誦經開始,我看見對面的一位阿姨偷偷擦著眼淚,腦袋突然一陣空白,像有聲巨響在耳邊炸開,本來念著經文的嘴吧動不了,停滯在空氣裡的經文到底是?我在想一切默默地來就好了,既不要讓原本和這個身體有過親密感情的人接近他,也不要有任何聯絡,就是因為我們主動的連起這條線,所以打翻了別人好好生活的心情,這樣一個上午是不是讓這些人沒辦法平靜的度過這個日子,也許還會讓不少人失眠,這到底是怎麼樣的場合?

身體是交通工具,在靈魂住進的時候溫柔的照應著,有時候發出"我今天睡得很飽很舒服喔"、"再動動吧"這樣的想法,兩個同步並行的存在感總讓人覺得很安全。打開鐵箱子的門,飄出來的氣味讓人有好多聯想,看到那張臉,大體老師的家人們一定是相當的錯愕,那張臉是不屬於回憶中的爸爸的。
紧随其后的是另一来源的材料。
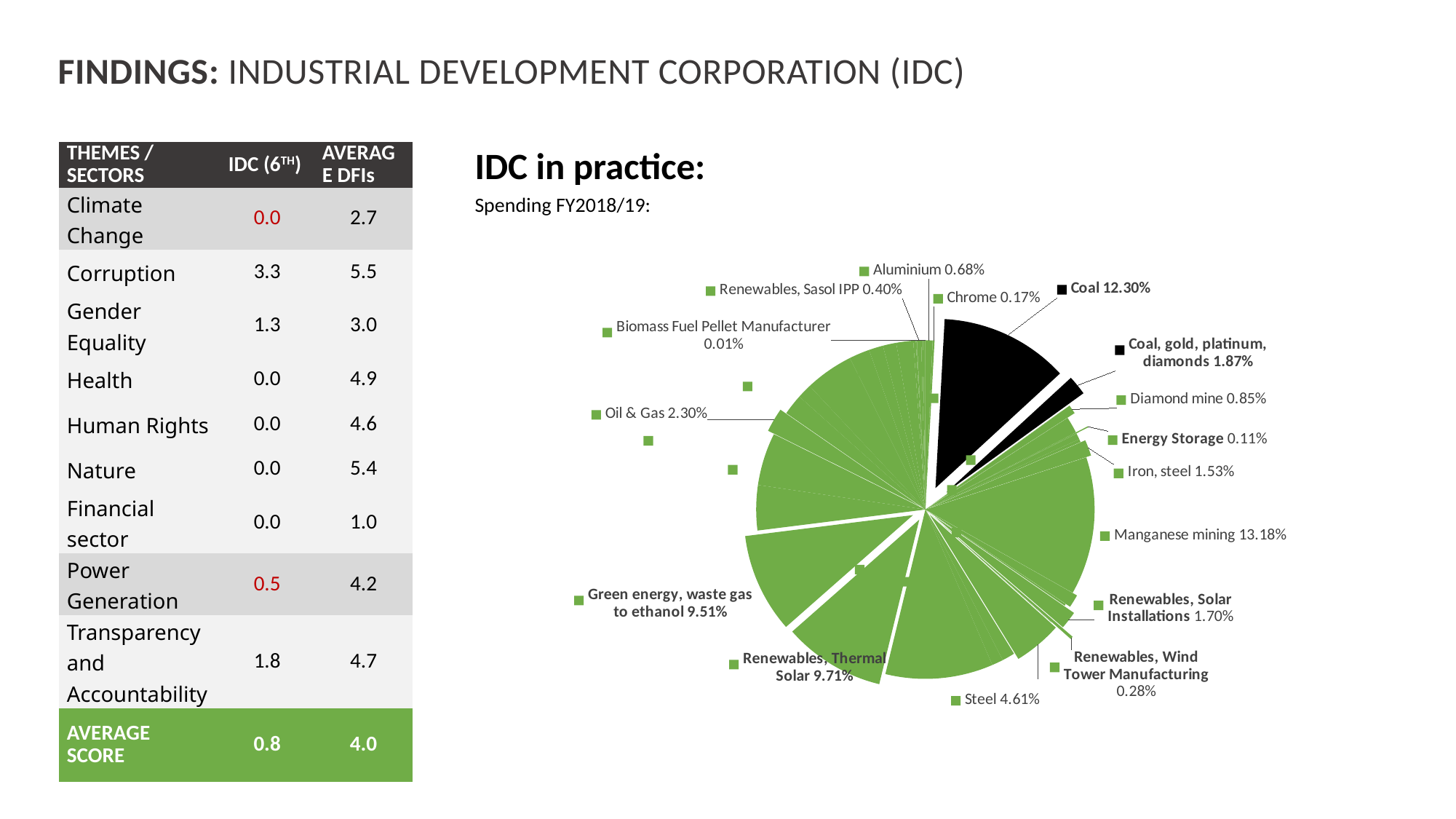
Which labelled category has the smallest share in the pie chart? Biomass Fuel Pellet Manufacturer What kind of chart is shown under "IDC in practice"? pie chart What is the share for Renewables, Thermal Solar in the pie chart? 9.71% What is the share for Oil & Gas in the pie chart? 2.30% What share of spending does Coal account for in the pie chart? 12.30% Which labelled category has the largest share in the pie chart? Manganese mining What colour are the Coal-related slices in the pie chart? black What is the difference in share between Manganese mining and Coal in the pie chart? 0.88% What is the share for Steel in the pie chart? 4.61% What is the difference in share between Coal and Oil & Gas in the pie chart? 10.00% Which has the larger share in the pie chart, Coal or Green energy, waste gas to ethanol? Coal What share of spending does Manganese mining account for in the pie chart? 13.18%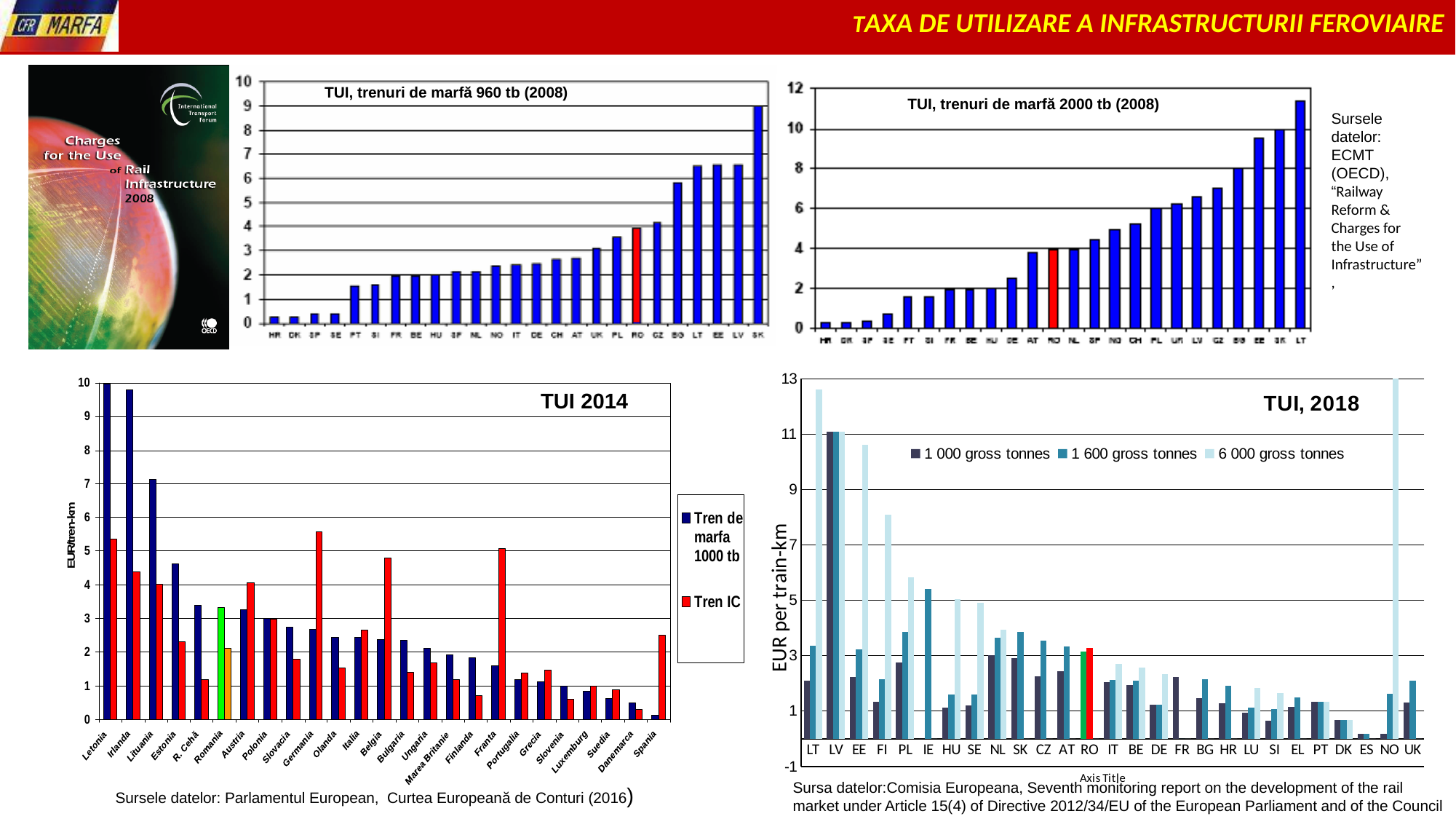
How many series does the legend of the 'TUI, 2018' chart list? 3 In the 'TUI 2014' chart, which country has the highest 'Tren de marfa 1000 tb' value? Letonia In the 'TUI 2014' chart, which is larger for Franta: 'Tren de marfa 1000 tb' or 'Tren IC'? Tren IC In the 'TUI, trenuri de marfă 960 tb (2008)' chart, which country has the highest value? SK In the 'TUI 2014' chart, is the 'Tren IC' value for Germania greater or less than 5? greater In the 'TUI, trenuri de marfă 2000 tb (2008)' chart, which bar is coloured red? RO What kind of chart is the 'TUI, trenuri de marfă 960 tb (2008)' chart at the top of the slide? bar chart In the 'TUI, trenuri de marfă 960 tb (2008)' chart, do the values rise or fall from left to right along the x axis? rise In the 'TUI, trenuri de marfă 2000 tb (2008)' chart, which country has the highest value? LT In the 'TUI, trenuri de marfă 2000 tb (2008)' chart, is the value for LT greater or less than 10? greater In the 'TUI, trenuri de marfă 960 tb (2008)' chart, is the value for SK greater or less than 8? greater How many series does the legend of the 'TUI 2014' chart list? 2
老師的親人眼眶泛紅的問著我們:"你們要解剖我爸?" 

好刺耳。我覺得自己是罪人。對不起,我無法理直氣壯的回答。


其實也可以擁有簡單地想法,放下所以情緒的看待這些種種,但是我不知道情緒有沒有這樣的簡化方法?為了不讓心中的那片海洋掀起暴風雨所以做這樣的選擇,這樣是好的嗎,我不明白,可是那場席捲心靈的狂風暴雨勢必要來,因為不來的話時間不會往前走,好比虹菱說的像個循環一樣?

 

早上點的香所散發出來的氣味還停在衣服裡面,出不來。
黃昏我回到宿舍的座位上,今天還是一樣默默地看著室友回來,打開電腦然後坐下,平常我會丟幾句話過去,也許他會給我什麼有趣的回覆也說不定,但是因為是今天,所以我什麼也說不出來。


感謝每一位大體老師,每一位老師的家屬,由衷感謝,

好好的珍惜、好好的學習是我手中那僅存唯一報答的方法。